Text block:
━━━━━━━━

Author: Eleanor Johnston
In one of the concluding events of last week's Clifford Symposium "Islam and Politics in a Changing World," Artist in Residence Leyya Tawil and violinist Mike Khoury presented their multi-dimensional exploration of Arab-American boundaries in the Mahaney Center for the Arts Dance Theater on Oct. 6. Tawil, of Syrian-Palestinian descent, began the program with her solo dance "Land.Mine/Map of the World," a contemporary piece punctuated with breath and voice. Khoury, Palestinian by birth, followed with a penetrating improvisation on the violin. In the last third of the performance the artists dialogued on the spot, wordlessly acknowledging and moving within each other's creations.
Tawil's solo moved from a case of cultural cabin fever to a triumphant rebirth of identity. The piece consisted of two distinct parts - a struggle for space within given boundaries and a fixation on the ground and its powerful spirit. Within the first few moments she broke her first boundary - the use of voice with dance. In the first part the character set her stage with red tape, demarcating a box on the white floor and verbally labeling each side "Map of the World" 1-4 and christening them with such statements as "Kings," "Thieves" and "Person who does not understand vortexes." Maps 5 and 6 consisted of the top of a scribbled and crossed out list of paradises and the center of the floor, respectively, gave the space volume. The six maps were graced with movement sequences to Mark Gergis' "Map of the World #1-6."
Tawil's struggle to rise above and transcend the boundaries of her prescribed world reflected the search for one's individuality within and between cultures. Although the piece had a definite political undertone, Tawil saw individuality as the goal.
The second part was indicated by a removal of her grey coat in favor of a bright red dress, a simple but effective costume design by Scott Tallenger. Radiant in red and majestic in stance, she mapped out her world with her feet to the deep and engulfing chords of "Land.Mine" by Topher Keyes, the Resident Composer for Tawil's Oakland-based company Dance Elixer. This time her movements kneaded the ground, her supple energy transforming the space around her into a malleable force rich with what she later described as "the spirit of the soil."

━━━━━━━━

Work instructions:
a – Answer these questions from the article on Tawil and Khoury's performance:
(i) In which venue did the performance take place?
(ii) What instrument did Mike Khoury play?
(iii) Who designed the red dress Tawil wore in the second part of her solo?
b – Write the next passage of the article on Tawil and Khoury's performance, beginning after its final sentence.

━━━━━━━━

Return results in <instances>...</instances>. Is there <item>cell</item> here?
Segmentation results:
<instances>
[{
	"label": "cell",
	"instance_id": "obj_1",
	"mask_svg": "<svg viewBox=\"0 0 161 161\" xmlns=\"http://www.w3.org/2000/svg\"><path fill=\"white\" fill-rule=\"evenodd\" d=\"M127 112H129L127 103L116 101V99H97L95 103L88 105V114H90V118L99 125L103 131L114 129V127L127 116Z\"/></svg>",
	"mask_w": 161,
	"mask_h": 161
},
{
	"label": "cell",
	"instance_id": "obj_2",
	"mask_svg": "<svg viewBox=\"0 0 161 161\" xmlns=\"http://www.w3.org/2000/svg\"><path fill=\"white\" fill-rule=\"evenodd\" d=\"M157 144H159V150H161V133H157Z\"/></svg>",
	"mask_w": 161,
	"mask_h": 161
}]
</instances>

━━━━━━━━

Responses to the tasks:
a –
(i) The Mahaney Center for the Arts Dance Theater
(ii) The violin
(iii) Scott Tallenger

b –
As the piece progressed she tumbled and turned, accepting and rejecting the cultural labels fighting to quantify her until finally, transformed into an undefeatable spirit she overcame her divided world and passed out of the box into eternity. When asked about the significance of this transformation, Tawil said, "You can't make people disappear." Her piece reached beyond cultural delineations towards the persistent individual in space and time. "It's a way of representing the continuum," she said.
Khoury was pulled into the continuum after Tawil's performance. Standing on her sixth map, Khoury improvised a piece that seemed to stretch beyond the instrument itself. Though many find modern instrumentals hard to interpret, the piece benefited by avoiding traditional structures that can bar the imagination. As one audience member so aptly put it, "it was easy to get into the space of the music." Tawil clearly concurred - the last piece was an improvised conversation that linked music to movement. Reaching this point can be difficult - the artists described a gateway at which they must abandon certain rules to reach creative evolution. Tawil reminded the audience that it is important to recognize that improvisation is not just random play - these performers work within a self-made structure than enables them to establish a past, present and future.
The take-home message? "That the human spirit is invincible," said Tawil. "This is a universal theme that audiences can connect with personally, socially, politically, or however else they wish." There are so many authorities in our lives that it can be hard to maintain one's roots, exist in the present and still grow by that much-revered rule of independence. If this cross-cultural world is a Venn Diagram, then we are all seeking the nexus where something of everything fits. Hopefully we'll reach those spaces, and when we get there, just keep going.